##### Kutipan Halaman #####
Richard D. Wolff is a professor of economics at the University of Massachusetts, Amherst. Wolff has also taught economics at: Yale University, City University of New York, University of Utah, University of Paris I (Sorbonne), and The Brecht Forum in New York City
Prof. Richard Wolff
bicara tentang kemerosotan AS, yang pelan tapi pasti ... Dengarkan baik2....
https://www.youtube.com/watch?v=9u4A0D_Wc9c
☝️🎓📚🇺🇸📉😭😭
Saya ingin memulai
dengan mengatakan bahwa sebagian dari yang akan saya sampaikan mungkin *akan
membuat Anda (orang Amerika) merasa tidak nyaman*. Dan perlu Anda
ingat—saya hanyalah messenger, pembawa pesan. Bukan saya yang membuat
semua hal ini terjadi. Tetapi saya rasa penting untuk jujur. Jika Anda lebih suka
mendengar versi yang lebih nyaman, cukup nyalakan televisi atau radio kapan pun
Anda punya waktu luang—di toilet, misalnya—dan *versi dongengnya akan dapat
Anda dengar*.
##### Baris yang Disediakan #####
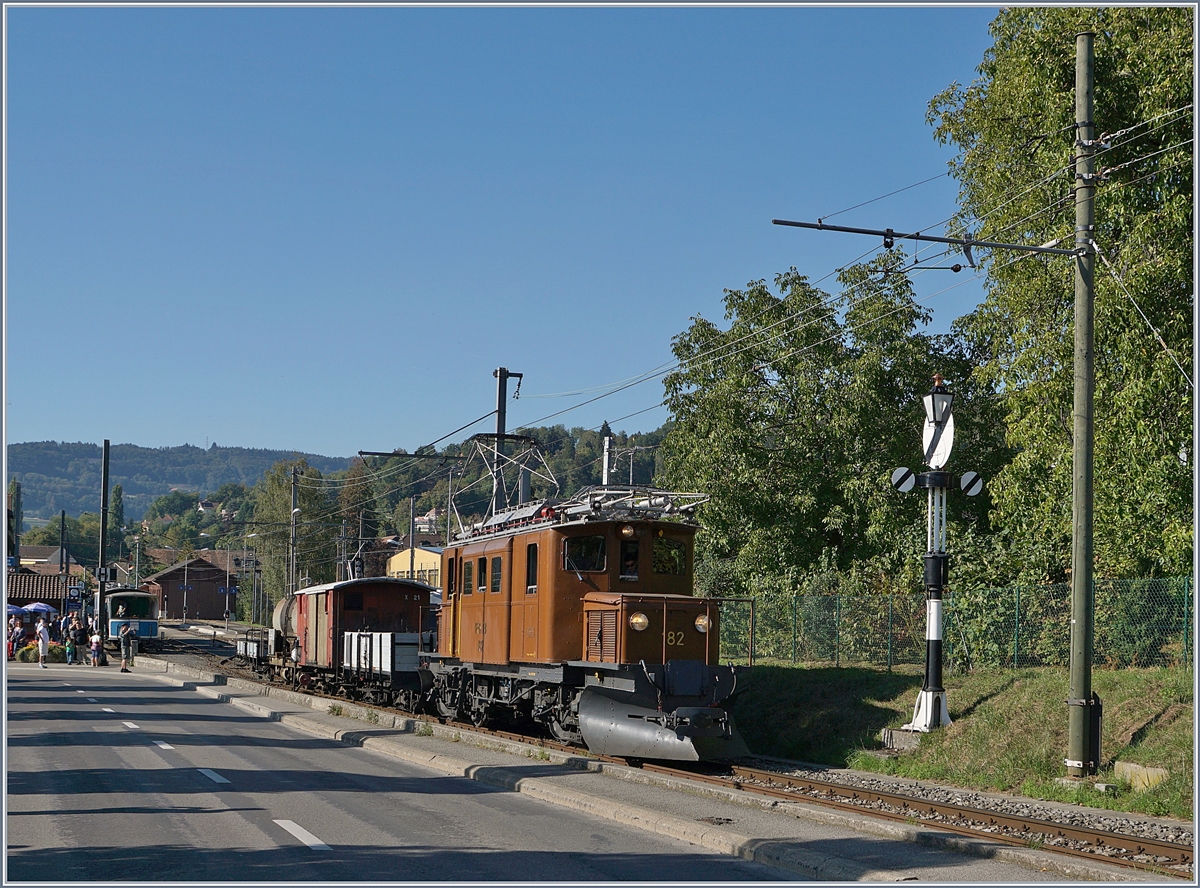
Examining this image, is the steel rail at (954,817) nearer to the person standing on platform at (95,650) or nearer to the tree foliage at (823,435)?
the tree foliage at (823,435)

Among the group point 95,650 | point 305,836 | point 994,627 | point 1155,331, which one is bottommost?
point 95,650

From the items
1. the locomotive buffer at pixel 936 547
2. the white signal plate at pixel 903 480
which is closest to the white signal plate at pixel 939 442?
the locomotive buffer at pixel 936 547

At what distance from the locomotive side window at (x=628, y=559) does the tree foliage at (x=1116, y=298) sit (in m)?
7.60

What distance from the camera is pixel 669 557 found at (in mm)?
19750

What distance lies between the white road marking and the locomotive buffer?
31.3 ft

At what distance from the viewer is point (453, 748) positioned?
1920 centimetres

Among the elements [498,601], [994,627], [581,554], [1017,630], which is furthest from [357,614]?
[1017,630]

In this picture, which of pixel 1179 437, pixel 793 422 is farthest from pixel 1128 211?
pixel 793 422

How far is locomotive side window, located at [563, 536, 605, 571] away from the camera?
19.2m

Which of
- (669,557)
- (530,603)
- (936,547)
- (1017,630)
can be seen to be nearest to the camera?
(936,547)

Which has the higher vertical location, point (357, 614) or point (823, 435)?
point (823, 435)

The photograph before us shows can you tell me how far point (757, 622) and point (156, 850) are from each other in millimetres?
20636

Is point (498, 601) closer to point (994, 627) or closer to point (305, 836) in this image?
point (994, 627)

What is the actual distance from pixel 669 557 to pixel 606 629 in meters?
1.93
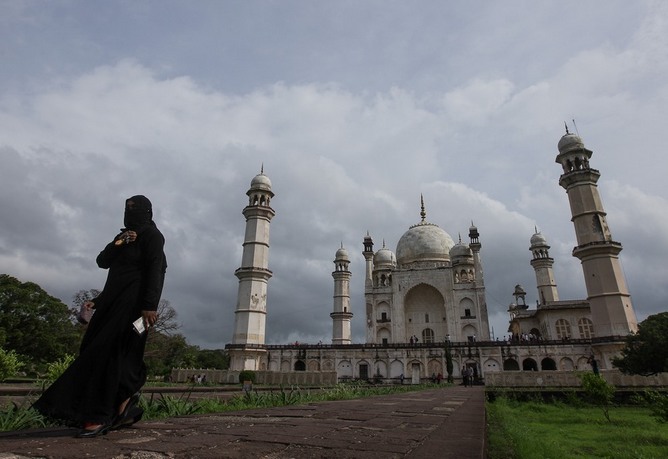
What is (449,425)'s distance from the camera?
#####
◆ Ketentuan Tugas
[a] Ulangi kata demi kata bagian kutipan halaman yang dibuka dengan kata-kata "https://www.youtube.com/watch?v=9u4A0D_Wc9c" dan ditutup dengan "Anda dengar*.".
[b] Sebutkan semua tempat lain yang menurut kutipan halaman pernah menjadi tempat Wolff mengajar ekonomi.
[c] Menurut kutipan halaman, di universitas mana Richard D. Wolff menjadi profesor ekonomi?
Baris-baris tersebut diambil dari sumber yang berbeda dengan kutipan halaman.

◆ Jawaban Tiap Tugas
[a]
https://www.youtube.com/watch?v=9u4A0D_Wc9c
☝️🎓📚🇺🇸📉😭😭
Saya ingin memulai
dengan mengatakan bahwa sebagian dari yang akan saya sampaikan mungkin *akan
membuat Anda (orang Amerika) merasa tidak nyaman*. Dan perlu Anda
ingat—saya hanyalah messenger, pembawa pesan. Bukan saya yang membuat
semua hal ini terjadi. Tetapi saya rasa penting untuk jujur. Jika Anda lebih suka
mendengar versi yang lebih nyaman, cukup nyalakan televisi atau radio kapan pun
Anda punya waktu luang—di toilet, misalnya—dan *versi dongengnya akan dapat
Anda dengar*.

[b] Yale University, City University of New York, University of Utah, University of Paris I (Sorbonne), The Brecht Forum in New York City

[c] Di University of Massachusetts, Amherst.